In Java,The string. getbytes (string decode) method returns the byte array representation of a string based on the specified decode encoding., Such
Byte [] B _gbk = "medium". getbytes ("GBK ");
Byte [] B _utf8 = "medium". getbytes ("UTF-8 ");
Byte [] B _iso88591 = "medium". getbytes ("ISO8859-1 ");
Return "medium" in GBK, UTF-8 and ISO8859-1 encoding of the byte array, the length of B _gbk is 2, B _utf8 is 3, B _iso88591 length is 1.

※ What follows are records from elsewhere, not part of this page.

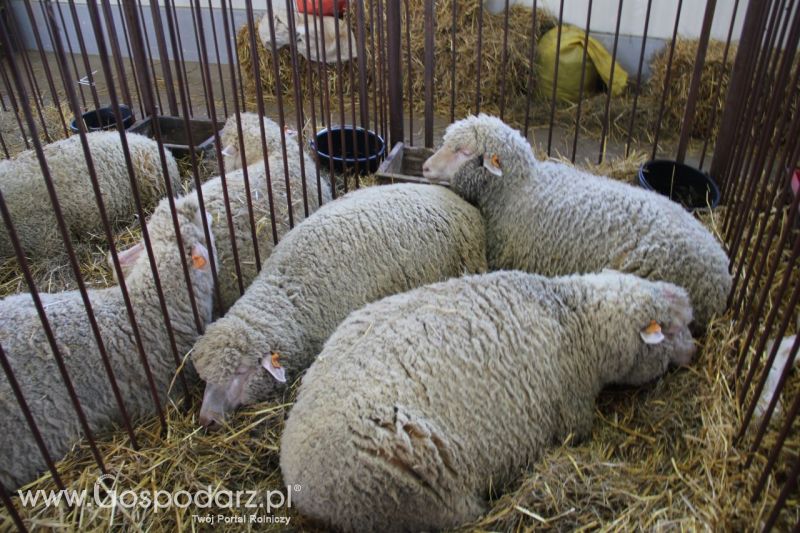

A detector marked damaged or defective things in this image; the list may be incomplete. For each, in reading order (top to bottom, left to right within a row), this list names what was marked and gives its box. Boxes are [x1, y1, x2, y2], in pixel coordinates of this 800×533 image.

rusty metal bar [386, 0, 404, 148]
rusty metal bar [520, 0, 540, 139]
rusty metal bar [548, 0, 564, 156]
rusty metal bar [568, 0, 592, 163]
rusty metal bar [648, 0, 680, 159]
rusty metal bar [0, 18, 108, 472]
rusty metal bar [0, 342, 65, 488]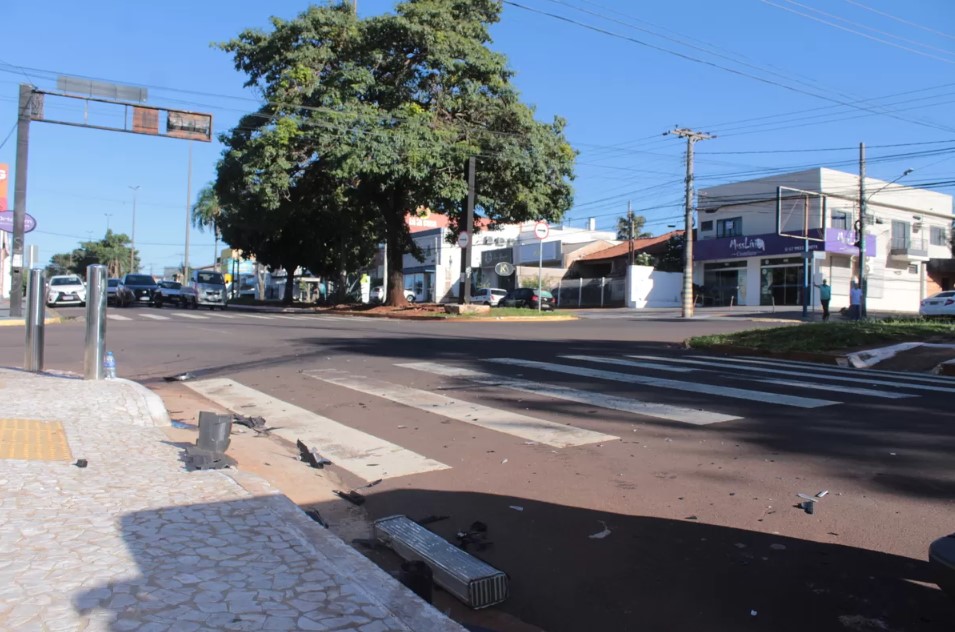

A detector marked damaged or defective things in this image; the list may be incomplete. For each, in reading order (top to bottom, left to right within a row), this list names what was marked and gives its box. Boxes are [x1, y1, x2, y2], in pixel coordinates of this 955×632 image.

broken debris [296, 440, 334, 470]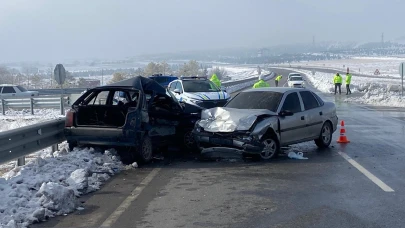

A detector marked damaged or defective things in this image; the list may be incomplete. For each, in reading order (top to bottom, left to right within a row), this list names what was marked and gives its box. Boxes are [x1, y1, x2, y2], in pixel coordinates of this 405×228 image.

damaged dark car [64, 75, 202, 163]
crushed car hood [196, 107, 278, 132]
shattered windshield [224, 91, 280, 112]
damaged silver car [193, 87, 338, 160]
damaged dark car [193, 87, 338, 160]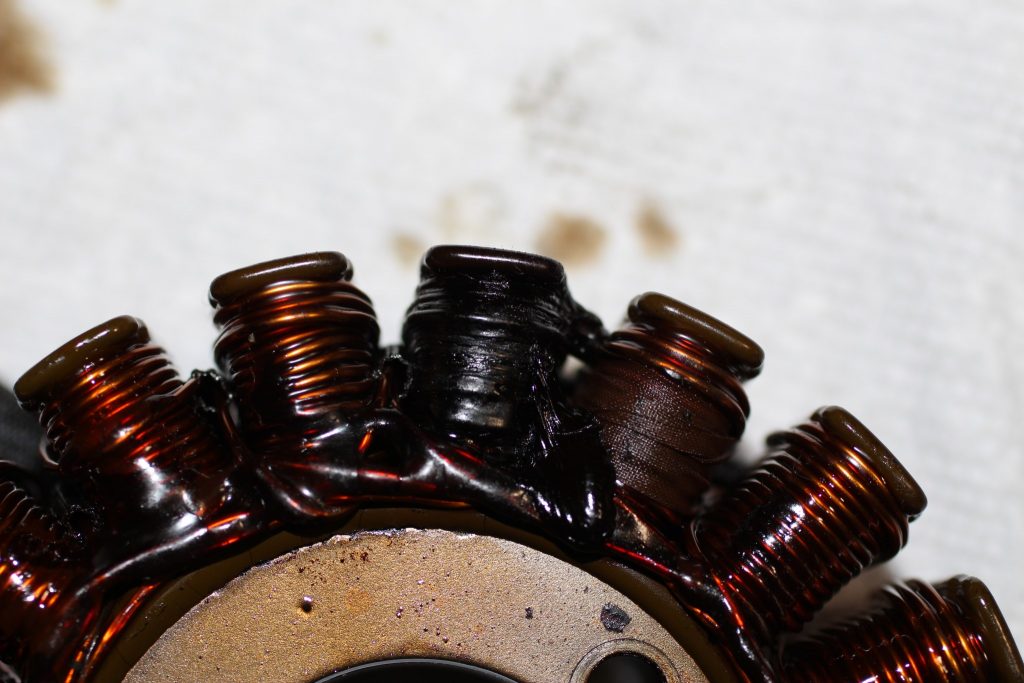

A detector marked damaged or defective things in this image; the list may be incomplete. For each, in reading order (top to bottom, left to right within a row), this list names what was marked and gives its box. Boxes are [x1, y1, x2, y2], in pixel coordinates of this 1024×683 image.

burnt coil [210, 250, 380, 454]
burnt coil [397, 245, 581, 464]
burnt coil [573, 292, 765, 518]
burnt coil [696, 405, 929, 634]
burnt coil [786, 577, 1019, 683]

See the following test classes:
1 package COM. test. j2se; 2 3 Import Java. io. unsupportedencodingexception; 4 5 public class testgetbytes {6 7 public static void main (string [] ARGs) {8 // byte [] B _gbk = "medium ". getbytes ("GBK"); 9 // byte [] B _utf8 = "medium ". getbytes ("UTF-8"); 10 // byte [] B _iso88591 = "medium ". getbytes ("ISO8859-1"); 11 testgetbytes T = new testgetbytes (); 12 try {13 T. printbyte ("medium", "GBK"); 14 t. printbyte ("medium", "UTF-8"); 15 t. printbyte ("medium", "ISO8859-1"); 16} catch (unsupportedencodingexception e) {17 E. printstacktrace (); 18} 19 20} 21/** 22 * string. the getbytes (string decode) method returns the byte array of a string based on 23 * Specified decode encoding, indicating 24 */25 public void printbyte (string content, string decode) throws unsupportedencodingexception {26 byte [] B = content. getbytes (decode); 27 system. out. print (decode + ":"); 28 for (INT I = 0; I <B. length; I ++) {29 system. out. print (B [I] + ""); 30} 31 system. out. print ("the array length is" + B. length); 32 system. out. println (); 33} 34 35}
Background printing:
GBK:-42-48 the array length is 2
UTF-8:-28-72-83 array length is 3
ISO8859-1: 63 array length is 1
In contrast to getbytes, you can use the new string (byte [], decode) method to restore the word "medium,This new string (byte [], decode) uses the encoding specified by decode to parse byte [] into a string.
String s_gbk = new string (B _gbk, "GBK ");
String s_utf8 = new string (B _utf8, "UTF-8 ");
String s_iso88591 = new string (B _iso88591, "ISO8859-1 ");
By Printing s_gbk, s_utf8 and s_iso88591, we will find that s_gbk and s_utf8 are both "medium", and only s_iso88591 is an unknown character, why use ISO8859-1 encoding after combination, the reason why the word "medium" cannot be restored is actually very simple,Because the ISO8859-1 encoding of the encoding table, there is no Chinese characters, of course, can not pass "in ". getbytes ("ISO8859-1"); to get the correct encoding value for the "medium" word in the ISO8859-1So it is impossible to restore it through new string.
Therefore. when getbytes (string decode) method is used to obtain byte [], you must make sure that the encoding table of decode does have the code value represented by string, so that the obtained byte [] array can be restored correctly.
Sometimes, in order to adapt Chinese characters to certain special requirements (for example, the HTTP header requires their content to be iso8859-1-encoded), it may be possible to encode Chinese Characters in bytes, such
String s_iso88591 = new string ("medium ". getbytes ("UTF-8"), "ISO8859-1"), the resulting s_iso8859-1 string is actually three characters in the ISO8859-1, after passing these characters to the destination, the destination program then gets the correct Chinese character "in" through the opposite way string s_utf8 = new string (s_iso88591.getbytes ("ISO8859-1"), "UTF-8 ". In this way, both compliance with the Agreement and Chinese characters are supported.